Investment fell by a substantial 8 percent.
It is this inability of the latter to generate any momentum upwards that is particularly worrying.
This represents is a potential problem for the Government. In the last quarter investment fell by 8 percent. Yet the Government has pencilled in investment growth of over 15 percent this year. Of course, the game isn’t even half over but this is an especially poor start.
Yes, GDP grew in 2013, thanks to the Eurostat revision (for an interesting thought on these revisions see Constantine Gurdgiev’s post). But it was marginal – at 0.2 percent. Quarterly GDP grew by 2.7 percent but this was down to net exports. Leave aside the issue of how real these exports are, especially in the services sector; the real question is whether this export growth will have a strong spill-over in the domestic economy (employment, wages, sourcing from domestic companies). Forfas shows that exports grew by 11 percent between 2008 and 2012. Yet, employment and direct expenditure (payroll and domestic sourcing) fell by 3 percent each.
On the swings and roundabouts, Philip O’Sullivan of Investec makes an interesting point:
‘The national accounts release is not something that we particularly look forward to, given its tendency to be significantly distorted by idiosyncrasies relating to the multinational sector (such as the patent cliff in the pharmaceutical industry) and subject to frequent revisions. Today’s publication does not disappoint on either front. We prefer to base our core narrative around the Irish economy on the encouraging signals emanating from high frequency data on the domestic side (as reflected in positive labour market, retail sales, industrial production and residential property price data) . . . ‘
Whatever about house prices (if houses were being built there would be more economic activity but house price rises might be depressed – is that good or bad?), let’s look at the high frequency data – that is, data that comes out more frequently and up-to-date.

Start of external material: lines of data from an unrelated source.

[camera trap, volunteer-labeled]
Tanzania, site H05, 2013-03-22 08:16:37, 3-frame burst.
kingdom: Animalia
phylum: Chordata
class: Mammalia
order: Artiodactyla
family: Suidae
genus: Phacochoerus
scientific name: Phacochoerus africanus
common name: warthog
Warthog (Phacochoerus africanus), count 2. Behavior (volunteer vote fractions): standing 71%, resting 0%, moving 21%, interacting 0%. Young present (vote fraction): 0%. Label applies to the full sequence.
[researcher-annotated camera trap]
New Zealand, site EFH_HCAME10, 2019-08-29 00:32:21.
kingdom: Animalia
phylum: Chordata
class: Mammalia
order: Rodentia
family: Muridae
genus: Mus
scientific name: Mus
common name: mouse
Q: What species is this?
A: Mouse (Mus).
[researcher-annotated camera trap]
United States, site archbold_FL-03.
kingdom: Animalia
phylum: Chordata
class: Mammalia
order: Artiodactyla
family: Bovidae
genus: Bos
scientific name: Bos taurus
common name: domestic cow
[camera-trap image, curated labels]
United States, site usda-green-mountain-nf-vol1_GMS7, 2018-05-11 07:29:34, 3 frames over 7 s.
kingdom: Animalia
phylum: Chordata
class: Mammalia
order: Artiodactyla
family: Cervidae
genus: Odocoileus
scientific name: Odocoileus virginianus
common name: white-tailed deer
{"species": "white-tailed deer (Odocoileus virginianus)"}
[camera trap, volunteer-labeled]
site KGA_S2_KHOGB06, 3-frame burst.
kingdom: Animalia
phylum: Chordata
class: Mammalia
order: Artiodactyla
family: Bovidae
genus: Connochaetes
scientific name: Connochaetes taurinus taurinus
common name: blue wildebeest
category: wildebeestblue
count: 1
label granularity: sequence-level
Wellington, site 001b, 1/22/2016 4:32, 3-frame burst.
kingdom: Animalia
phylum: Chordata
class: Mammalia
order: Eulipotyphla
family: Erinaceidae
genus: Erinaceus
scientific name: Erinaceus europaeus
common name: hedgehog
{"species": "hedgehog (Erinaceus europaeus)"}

Labour Market: Quarterly employment growth in 2013 averaged 14,700 (let’s pretend this is real - for a more cautious reading of this data see here). In the first quarter of this year employment only grew by 1,700.
Retail Sales: That average monthly Index for retail sales in the first five months of this year is 2.4 percent higher than the monthly average for last year. So this is positive. But in the last month the index fell marginally. Hopefully this is not an emerging trend.
Industrial Production: There has been solid growth since December of last year. But this is concentrated in the ‘modern’ sector (primarily multi-national sector) – in particular, the chemical / pharmaceutical sector - but there has been little growth in the sectors dominated by domestic industry. We need to see more growth in the domestic sectors which are employment and sourcing-rich.
All in all, the economy remains in stagnation mode. There are some small positive signs but against the backdrop of the phenomenal crash, it is just that: small. We can call it a recovery and there is data to substantiate that. But that recovery is not inconsistent with what can be called stag-covery.